In December 2014 Ma’aden announced it was paying $216m to create a 50:50 joint venture with Barrick Gold Corporation to develop and mine a copper deposit at Jabal Sayid, 120 km south of Medina. The company says it hopes production will start by the end of 2015. According to a report published in 2008, the Ministry of Petroleum and Mineral Resources had discovered precious metals at 1273 sites in the Kingdom and non-precious metals at 1711 sites. Other mineral discoveries in the Kingdom include bentonite, dolomite, feldspar, garnet, zinc, granite, graphite, gypsum, tantalum, high-grade silica sand, kaolinitic clays, limestone, magnesium, marble and silver. “The western regions offer the richest area for mineral exploration, especially in terms of the range of minerals that can be found there,” Alsenaidi told OBG.
Since 2011 a wholly owned subsidiary, Ma’aden Industrial Minerals Company, has been extracting low-grade bauxite (LGB), kaolin and magnesite. The company operates a kaolin and LGB mine in the central zone of Az Zabirah, a high-grade magnesite mine in Zargat and a processing plant in Al Madinah Al Munawarah. LGB is used as an additive in cement industries, while kaolin serves as a filler in paper, paint, plastics, adhesive and ceramics, and is also supplied to the phosphate industry for the production of phosphoric acid. Magnesite is used to line blast furnaces and incinerators, and as a filler in the production of synthetic rubber. In 2013 the Ma’aden Industrial Minerals Company had sales of SR150m ($40m).

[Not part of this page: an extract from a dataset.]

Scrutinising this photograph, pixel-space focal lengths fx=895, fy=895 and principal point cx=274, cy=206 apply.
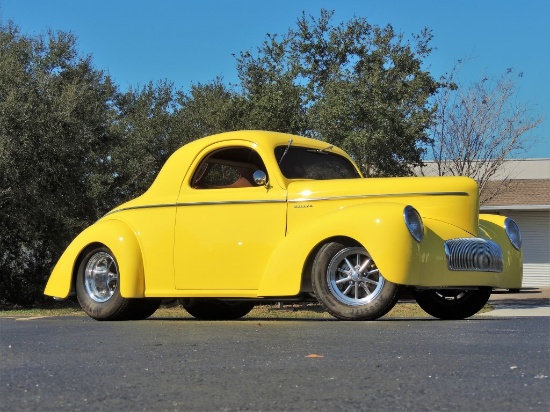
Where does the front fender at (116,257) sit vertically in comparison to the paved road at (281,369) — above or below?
above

The challenge for the government is to use the resources as a platform to launch manufacturing enterprises. “Value-added creation is a must,” Al Assaf told OBG. “We should not just be exporting raw materials, but instead develop the entire downstream industry so that we are creating finished goods.” The aluminium could be used to make drinks cans, but also parts for the car manufacturing or aerospace industries.